START Document segment
1. Not reacting to pain, say : STOIC
Zeno of Citium was a Greek philosophers famous for teaching at the Stoa Poikile, the “Painted Porch”, located on the north side of the Ancient Agora of Athens. Because of the location of his classes, his philosophy became known as stoicism (from “stoa”). And yes, we get our adjective “stoic” from the same root.
6. Playboy centerfold, e.g. : PINUP
The term “centerfold”, as it is now used to describe a nude model pictured in the center pages of a magazine, was first coined by Hugh Hefner, founder of “Playboy” magazine. “Playboy’s” first centerfold was Marilyn Monroe, appearing in the debut issue in 1953. In that first issue, Monroe was given the title of “Sweetheart of the Month”. In January of 1954, the centerfold was Margie Harrison, the first model to be given the title of “Playmate of the Month”. Nowadays a “Playmate of the Month” is apparently paid $25,000 for posing, and the “Playmate of the Year” gets another $100,000, and a car, and a motorcycle.
11. Col. Sanders’s restaurant : KFC
The famous “Colonel” of Kentucky Fried Chicken fame was Harland Sanders, an entrepreneur from Henryville, Indiana. Although not really a “Colonel”, Sanders did indeed serve in the military. He enlisted in the Army as a private in 1906 at the age of 16, by lying about his age. He spent the whole of his time as a soldier in Cuba. It was much later, in the 1930s, that Sanders went into the restaurant business, making his specialty deep-fried chicken. By 1935, his reputation as a “character” had grown, so much so that Governor Ruby Laffoon of Kentucky gave Sanders the honorary title of “Kentucky Colonel”. Later, in the fifties, Sanders developed his trademark look, with the white suit, string tie, mustache and goatee. When Sanders was 65 however, his business failed, and in stepped Dave Thomas, the founder of Wendy’s. Thomas simplified the Sanders menu, cutting it back from over a hundred items to just fried chicken and salads. That was enough to launch KFC into the fast food business. Sanders sold the US franchise in 1964 for just $2 million, and moved to Canada to grow KFC north of the border. He died in 1980, and is buried in Louisville, Kentucky.
END Document segment
START Dataset section
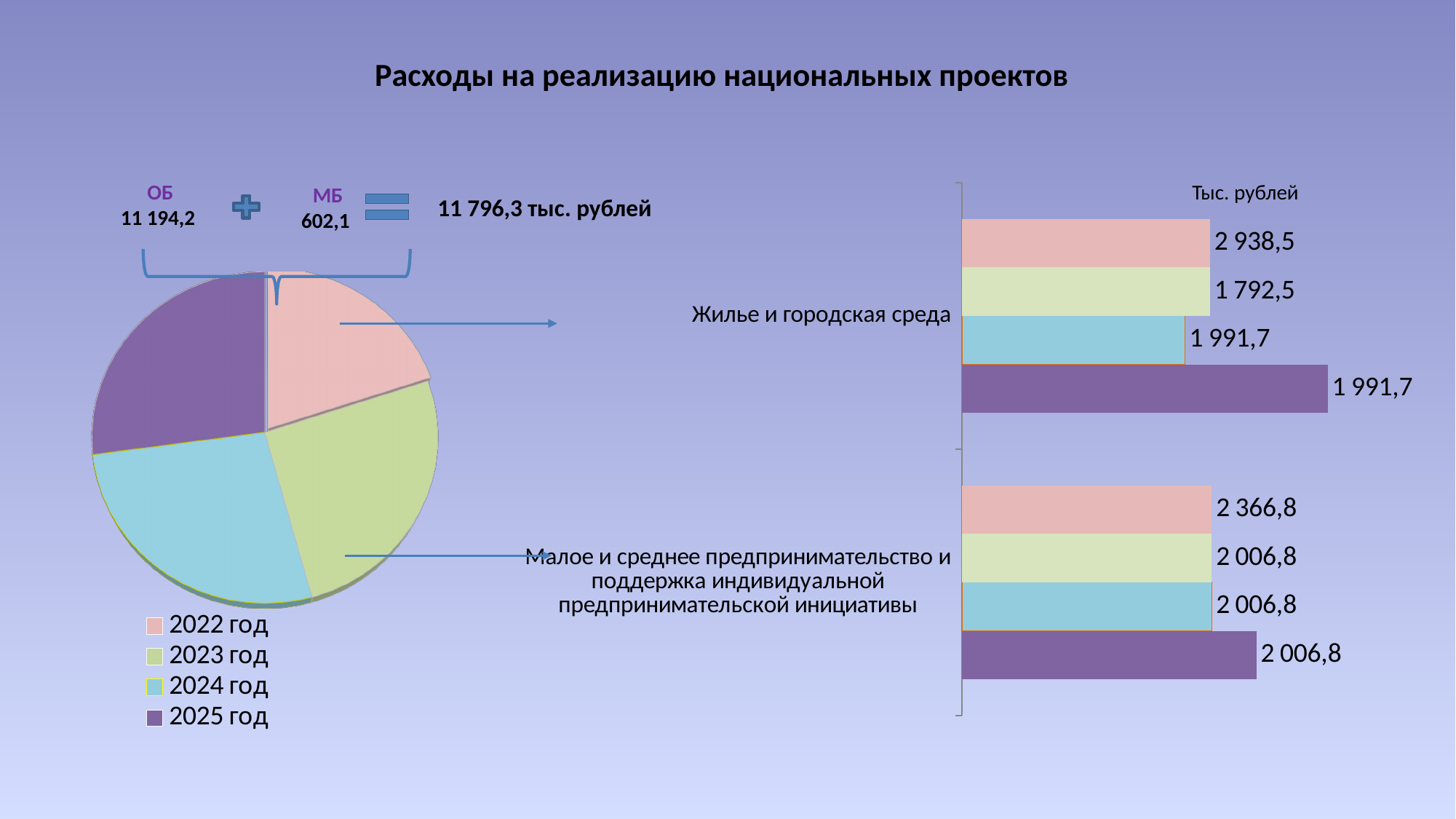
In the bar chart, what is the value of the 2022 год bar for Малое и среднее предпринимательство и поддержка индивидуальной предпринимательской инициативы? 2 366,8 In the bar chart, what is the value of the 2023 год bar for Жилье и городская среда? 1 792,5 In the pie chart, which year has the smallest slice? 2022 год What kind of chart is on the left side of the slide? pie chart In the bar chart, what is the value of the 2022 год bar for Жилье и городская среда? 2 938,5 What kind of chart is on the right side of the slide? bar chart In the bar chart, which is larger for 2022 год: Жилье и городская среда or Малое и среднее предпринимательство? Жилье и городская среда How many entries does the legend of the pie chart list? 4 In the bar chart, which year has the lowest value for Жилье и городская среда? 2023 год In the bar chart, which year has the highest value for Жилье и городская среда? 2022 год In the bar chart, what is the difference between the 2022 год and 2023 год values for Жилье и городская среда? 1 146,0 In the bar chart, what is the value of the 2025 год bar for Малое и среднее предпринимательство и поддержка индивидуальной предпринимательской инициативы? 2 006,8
END Dataset section
In the crossword clue explanations above, who gave Harland Sanders the honorary title of "Kentucky Colonel"?

### Result of the exercise
Governor Ruby Laffoon of Kentucky